TEXT:
***

I often hear the complaint that involving God in an explanation for anything that happens in the world is an appeal to ‘magic’ and therefore Not Allowed. In fact, this charge is levelled against any explanation which does not assume metaphysical
naturalism. Ray Jackendoff makes this exact move in his 2002 book
Foundations of Language: Meaning, Brain, Grammar, Evolution (Oxford: OUP), in the course of giving an outline of what he thinks a semantics of natural language should be like:
I propose to begin from the following surely uncontroversial postulate:
People find sentences (and other entities) meaningful because of something going on in their brains.
That is, we are ultimately interested not in the question: What is meaning? but rather: what makes things meaningful to people? This anchors the enterprise both in the theory of psychology and in ordinary human experience.
A second postulate is:
There is no magic.
That is, we seek a thoroughly naturalistic explanation that ultimately can be embedded in our understanding of the physical world.

***

SOURCE MATERIAL:
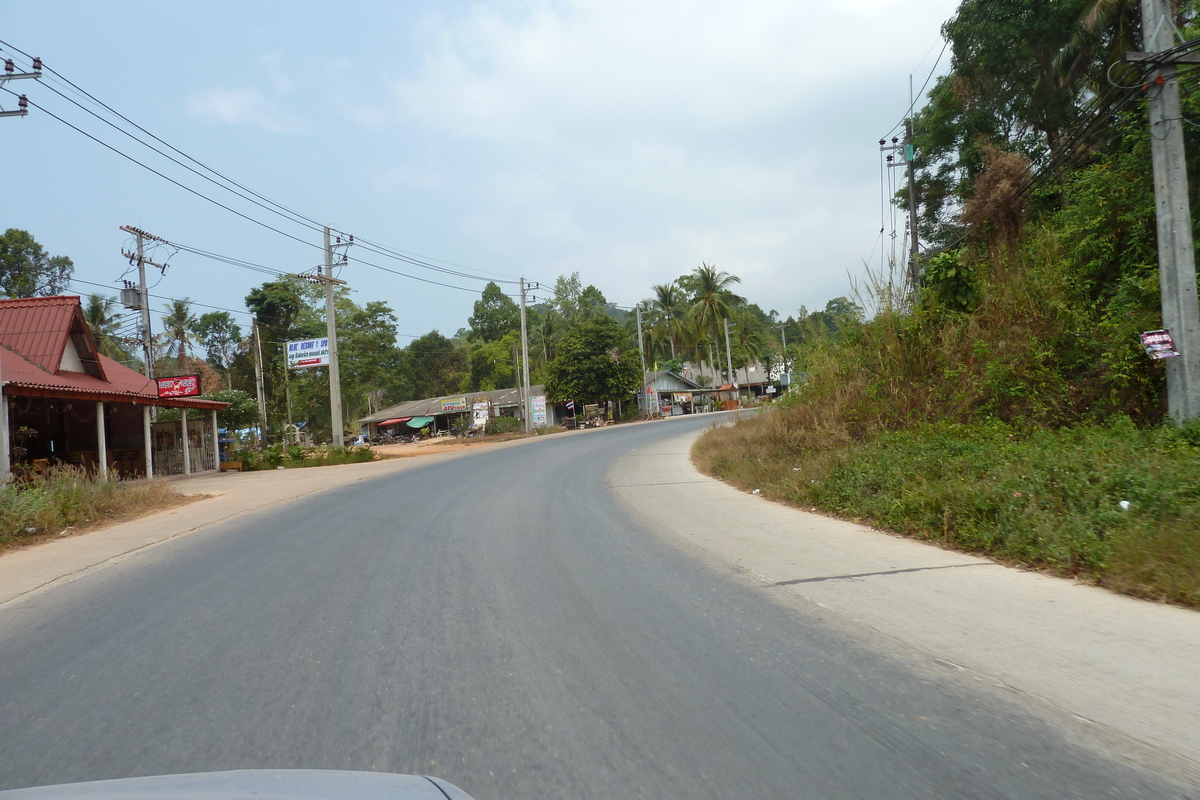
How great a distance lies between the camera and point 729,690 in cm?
416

***

EXERCISE DESCRIPTION:
Change "postulate" to "assumption" in the passage on naturalistic explanation, starting with "A second postulate" and going on through "the physical world.", and write out that part with the change.

RESULT OF THE TASK:
A second assumption is:
There is no magic.
That is, we seek a thoroughly naturalistic explanation that ultimately can be embedded in our understanding of the physical world.